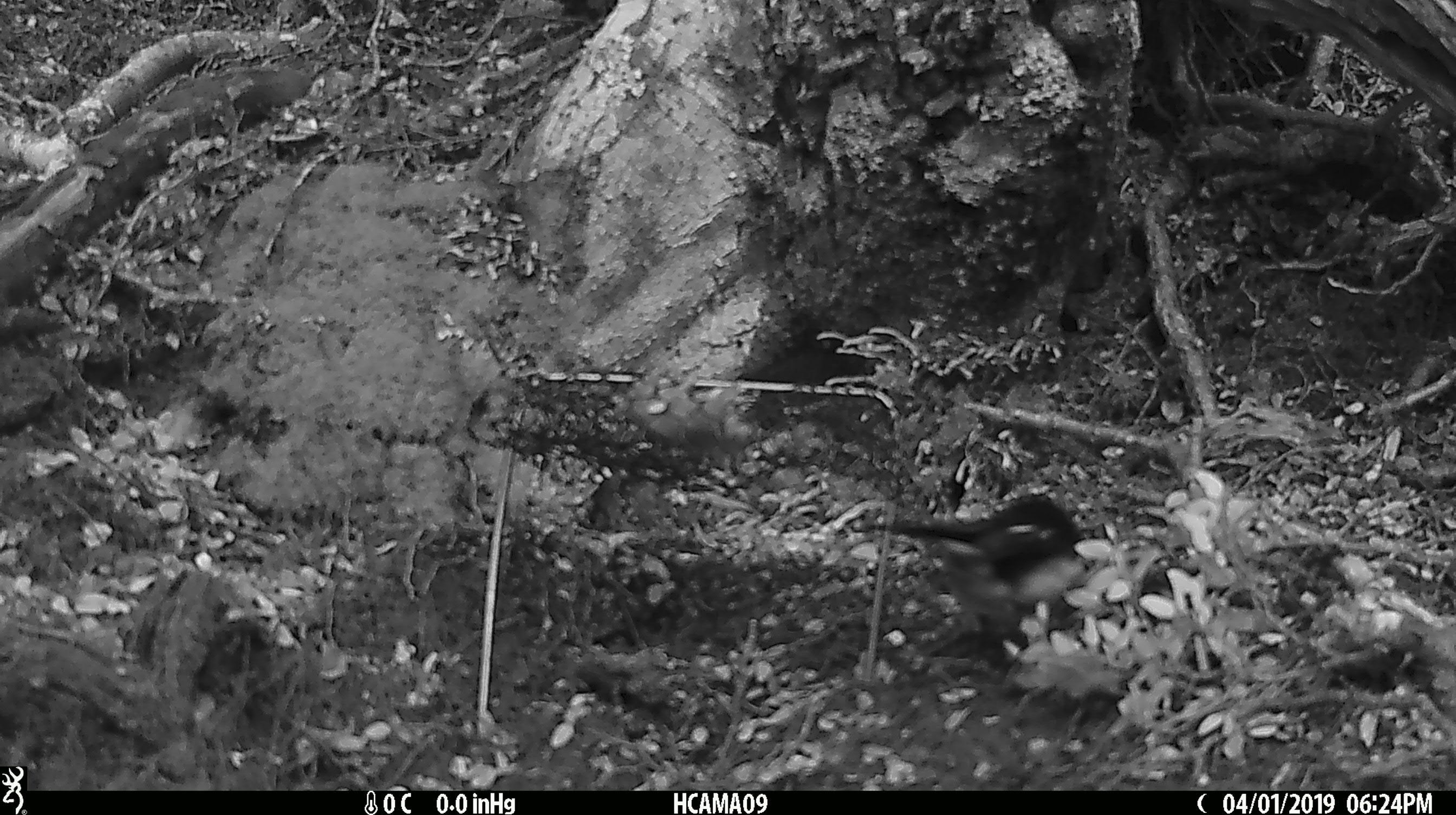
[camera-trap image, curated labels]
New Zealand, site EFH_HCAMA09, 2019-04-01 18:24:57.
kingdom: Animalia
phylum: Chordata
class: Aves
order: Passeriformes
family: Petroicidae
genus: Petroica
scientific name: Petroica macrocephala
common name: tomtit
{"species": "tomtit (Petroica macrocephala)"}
##########
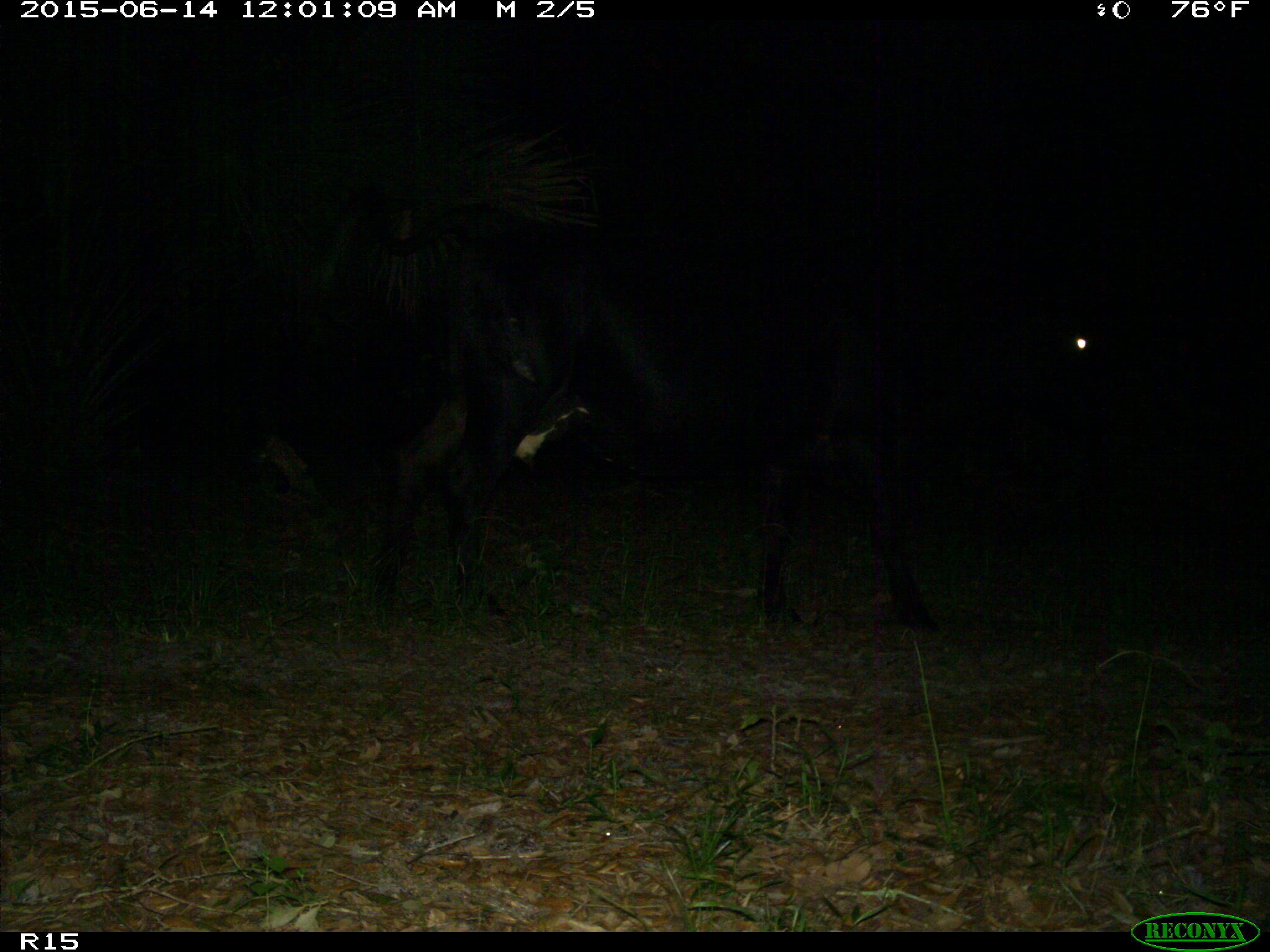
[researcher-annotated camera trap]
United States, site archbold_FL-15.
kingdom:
##########
**What to produce**
Wherever the word "trap" turns up in the records, copy out the line it is on.

**Written solution**
[camera-trap image, curated labels]
[researcher-annotated camera trap]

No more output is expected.